Can you change every instance of "lens" to "camera" in the entries below, leaving all else as it is?

DATA PROVIDED:

►

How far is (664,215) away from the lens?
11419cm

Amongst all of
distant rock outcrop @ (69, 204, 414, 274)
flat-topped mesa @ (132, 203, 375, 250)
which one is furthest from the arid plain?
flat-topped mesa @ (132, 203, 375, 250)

◄

WRITTEN REPLY:
How far is (664,215) away from the camera?
11419cm

Amongst all of
distant rock outcrop @ (69, 204, 414, 274)
flat-topped mesa @ (132, 203, 375, 250)
which one is furthest from the arid plain?
flat-topped mesa @ (132, 203, 375, 250)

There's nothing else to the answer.